The Name Change went down strangely. Artist Robert Ballagh was a strong supporter, carrying the coffin. Elsewhere people weren't quite sure how to react. The "Northern Question" was a source of confusion and embarrassment to many in the South. Internationally it was received differently. Art-world luminaries from across Europe and the US came to the Imma ceremony, treating the event with a reverence that influenced the sceptical among the Irish contingent, so that they too came to believe, as fervently as if they had done so all along.

O’Doherty is no stranger to the ambivalence of Ireland to its artists, even though it is a country that prides itself on its creative strength.

“Ireland does not appreciate its foreign achievers,” he told me when I interviewed him for this paper in 2017. “It’s kind of an insult if you achieve. You’re supposed to fail and then you’ll be adopted.”

Impermanence

When the murals at the Sirius were unveiled, president Mary Robinson attended the opening. And then they were papered over and all but forgotten. O'Doherty himself was a fan of impermanence. Deeply ambivalent about the avaricious rapacities of the art market, he had long prided himself on making ephemeral works. His geometric rope drawings would appear, such as Rope Drawing No 74, at Dublin's Douglas Hyde Gallery in 1985, changing the space by creating parabolas and strange tricks of perspective, and then disappearing from all but memory and the odd art catalogue.

Now that O’Doherty is 90 his thoughts have changed. “Now that I’ve got less permanent, I would like to do some permanent installations,” he has said.

So, when Miranda Driscoll took on the role of Sirius director in 2014 and heard about the murals that lay behind the white walls of her centre gallery, she was intrigued. Peeling back some of that paper at that time, she showed me an emerging "A" painted on the wall, and a hint of a strip of colour.

A restoration project followed and the murals began to emerge, damaged, but salvageable. Now, fully recovered, they are on view to the public until next April. Brightly painted in blue, red, green and purple against a grey ground, you see what appears to be geometric shapes, mazes or op art constructions. They’re of their time, but also refreshingly present.
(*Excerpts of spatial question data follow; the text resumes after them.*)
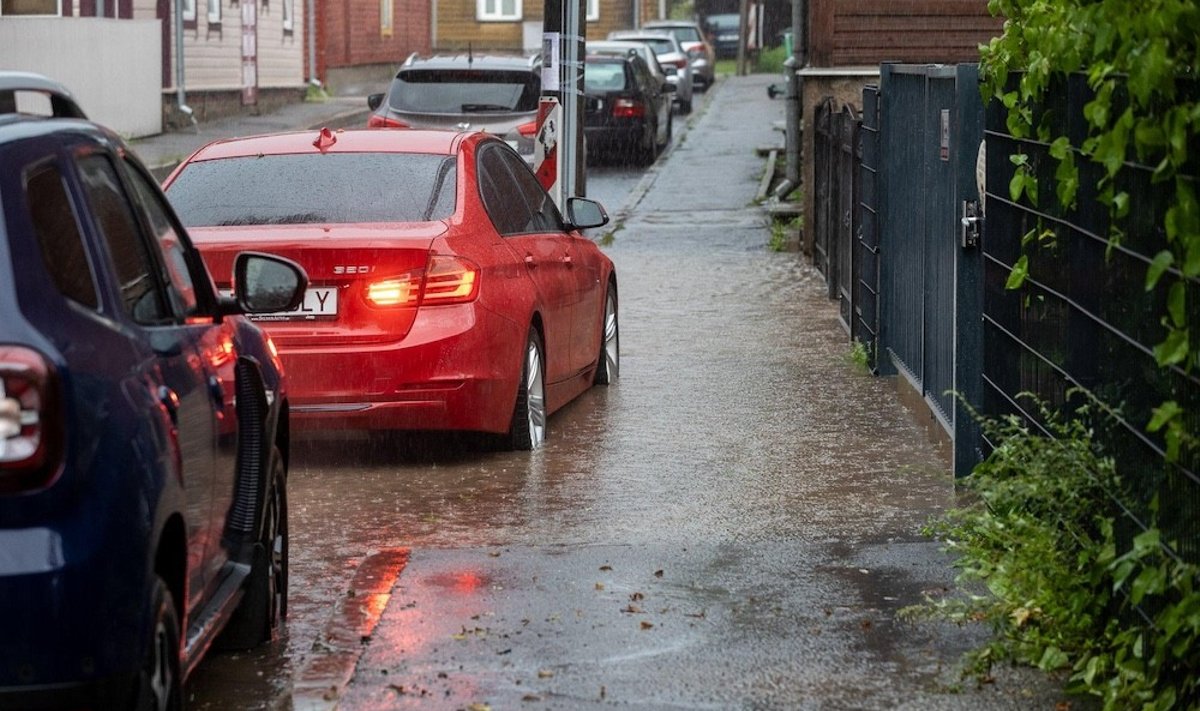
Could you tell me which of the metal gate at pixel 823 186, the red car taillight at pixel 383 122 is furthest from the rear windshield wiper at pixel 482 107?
the metal gate at pixel 823 186

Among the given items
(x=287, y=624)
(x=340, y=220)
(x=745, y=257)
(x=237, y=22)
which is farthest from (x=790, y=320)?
(x=237, y=22)

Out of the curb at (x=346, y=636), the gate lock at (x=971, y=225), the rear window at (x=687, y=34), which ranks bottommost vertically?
the curb at (x=346, y=636)

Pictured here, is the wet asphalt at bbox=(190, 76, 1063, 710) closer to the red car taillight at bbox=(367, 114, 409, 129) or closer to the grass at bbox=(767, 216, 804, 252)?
the grass at bbox=(767, 216, 804, 252)

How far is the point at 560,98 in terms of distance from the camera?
17.4 meters

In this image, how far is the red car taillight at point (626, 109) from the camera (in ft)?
105

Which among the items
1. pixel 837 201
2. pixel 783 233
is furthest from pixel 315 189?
Answer: pixel 783 233

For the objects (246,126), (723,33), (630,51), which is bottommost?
(246,126)

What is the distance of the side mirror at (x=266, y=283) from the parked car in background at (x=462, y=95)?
645 inches

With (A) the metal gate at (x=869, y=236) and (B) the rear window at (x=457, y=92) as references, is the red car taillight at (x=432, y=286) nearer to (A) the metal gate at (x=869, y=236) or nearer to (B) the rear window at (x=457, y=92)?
(A) the metal gate at (x=869, y=236)

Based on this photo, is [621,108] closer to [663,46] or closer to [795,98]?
[795,98]

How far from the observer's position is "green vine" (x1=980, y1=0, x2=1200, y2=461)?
4.42m

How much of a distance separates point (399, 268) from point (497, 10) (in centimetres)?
5848

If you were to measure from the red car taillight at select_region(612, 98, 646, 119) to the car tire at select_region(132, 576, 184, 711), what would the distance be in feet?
90.7

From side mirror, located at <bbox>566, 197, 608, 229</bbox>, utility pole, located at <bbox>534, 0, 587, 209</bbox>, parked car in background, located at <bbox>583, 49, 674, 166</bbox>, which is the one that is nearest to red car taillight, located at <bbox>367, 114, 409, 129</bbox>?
utility pole, located at <bbox>534, 0, 587, 209</bbox>
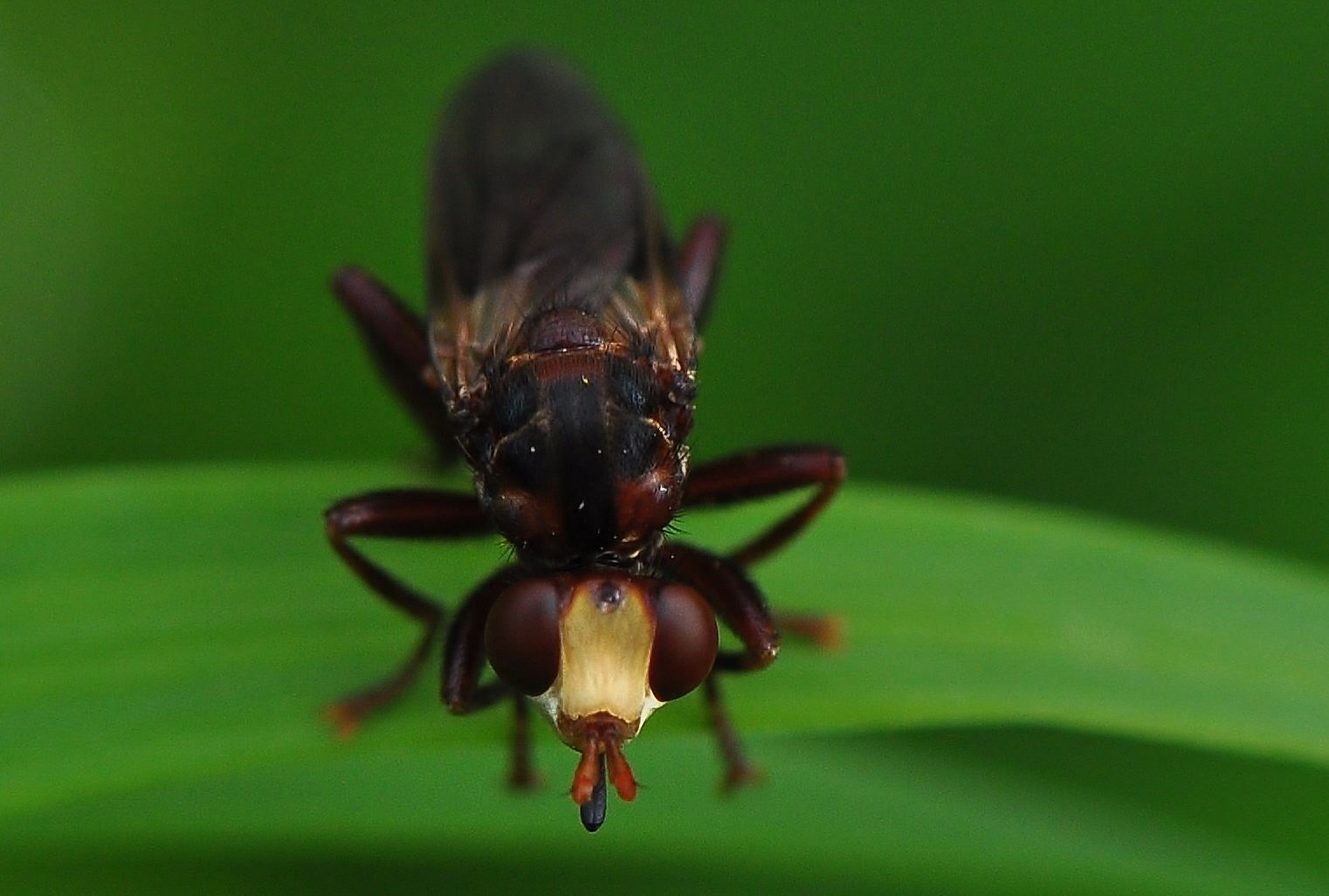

In fact, the patterns are anything but random, and are based on O’Doherty’s fascination with Ogham, the ancient Irish language that was always written down, never spoken aloud. The lines and stripes spell out the words “One Here Now”, a statement of presence, and also of existential defiance. Imagine the sense of an emigrant, one person, in one place. Here. Now. It’s a presence that lingers and yet also travels, perhaps a perfect summation of the Irish experience.

Enigmas

It is the genius of the work that it whispers in enigmas. Ideas fill the mind, even as the bold blocks of colour create visual paradoxes that make the walls dance, fold in on themselves, and reach forward. It is as if O’Doherty has dissolved the physicality of the building, at the same time as he has given it an even more powerful presence.

One Here Now is one of the very few permanent installations of this artist's work in the world, and this despite the fact that his work is held in major collections including the Pompidou in Paris and both the Metropolitan Museum and Museum of Modern Art in New York. Its restoration and preservation at Sirius makes this a significant heritage site, for a new conception of what Irish heritage may be.

Eventually, the murals will be preserved, behind false walls, still whispering their mantra of presence and absence; and ready to emerge again in whatever future we face.

O'Doherty's work is also on show at Imma, Dublin, in Brian O'Doherty Language and Space, until September 18th, imma.ie; and features in Double Take at the Glucksman, Cork until July 8th, glucksman.org.